Pharmacological Inhibition of Cathepsin C in Neutrophil-Mediated Inflammatory Diseases

Coordinator of the consortium: Dr Brice Korkmaz, Centre of studies for Respiratory Pathologies (CEPR) / inserm, University of Tours - FR

Summary

nflammation-mediated immune cell alterations are associated with many diseases, including acute, chronic inflammatory diseases and cancer. Current therapies of inflammatory diseases fail to fully control inflammatory processes in patients. There is an unmet need for new therapies that go beyond symptomatic relief and transient delay of disease progression. Neutrophil serine proteases (NSPs) are locally released in response to pathogens and many other non-infectious danger signals. Uncontrolled NSPs are involved in neutrophil mediated inflammatory diseases and are considered as important therapeutic targets.

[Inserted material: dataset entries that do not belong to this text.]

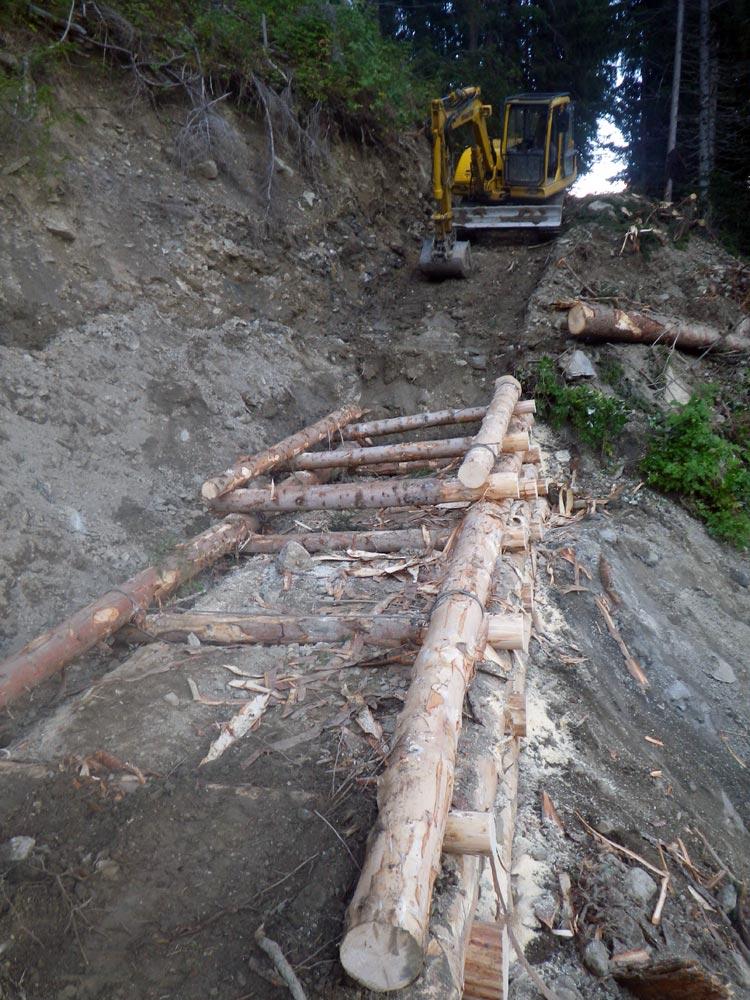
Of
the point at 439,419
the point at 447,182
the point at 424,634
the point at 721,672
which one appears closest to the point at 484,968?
the point at 424,634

Targeting NSPs by therapeutic inhibitors may appear as a simple, easy to manage approach however, direct inhibition of NSPs has faced unresolved difficulties regarding the choice of proteinase targets or due to physicochemical properties of the inhibitors, prompting proposals for alternative approaches. This project focuses on a novel approach to control the excessive proteolytic activity released at sites of aberrant immune cell activation in inflammatory diseases. Our original and European innovative initiative is dedicated to establishing an efficient anti-proteolytic therapy upstream of NSPs by blocking “directly” or “indirectly” their maturing enzyme, cathepsin C (CatC).

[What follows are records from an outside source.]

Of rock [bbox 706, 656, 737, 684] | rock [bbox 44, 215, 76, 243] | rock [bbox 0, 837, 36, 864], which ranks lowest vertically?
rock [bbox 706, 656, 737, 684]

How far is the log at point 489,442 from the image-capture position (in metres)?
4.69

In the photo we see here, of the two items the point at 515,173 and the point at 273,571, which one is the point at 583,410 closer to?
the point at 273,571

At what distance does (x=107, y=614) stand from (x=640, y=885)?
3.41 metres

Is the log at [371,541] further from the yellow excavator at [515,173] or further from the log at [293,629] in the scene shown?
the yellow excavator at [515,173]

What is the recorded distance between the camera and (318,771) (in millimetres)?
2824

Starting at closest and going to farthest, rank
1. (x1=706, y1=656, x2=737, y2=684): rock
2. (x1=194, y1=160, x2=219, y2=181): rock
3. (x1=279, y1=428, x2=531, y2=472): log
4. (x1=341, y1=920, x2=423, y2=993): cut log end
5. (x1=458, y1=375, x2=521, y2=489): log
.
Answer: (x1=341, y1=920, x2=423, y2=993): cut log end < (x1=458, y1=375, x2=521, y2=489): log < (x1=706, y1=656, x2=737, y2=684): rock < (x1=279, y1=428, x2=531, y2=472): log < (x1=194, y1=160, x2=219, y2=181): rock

International Cathepsin-C Consortium (ICat-CC) has been set up in 2016 thanks to the participation of world leading specialists from academic labs and industry, working on CatC and its target proteases. ICat-CC is an international innovative consortium employing basic/translational and clinical research to establish proof of concepts for the repositioning of medicinal products blocking NSPs activities. Five participants of ICat-CC have joined forces to implement their initial CatC-specific ideas and to develop an even broader program as a consortium named "Euro-CatC". Main objectives of the proposal are 1. Validation of the pharmacological targeting of CatC in NSPs-mediated inflammatory diseases, 2. Validation of cathepsin S as a new therapeutic target for a better control of CatC-dependent pathways.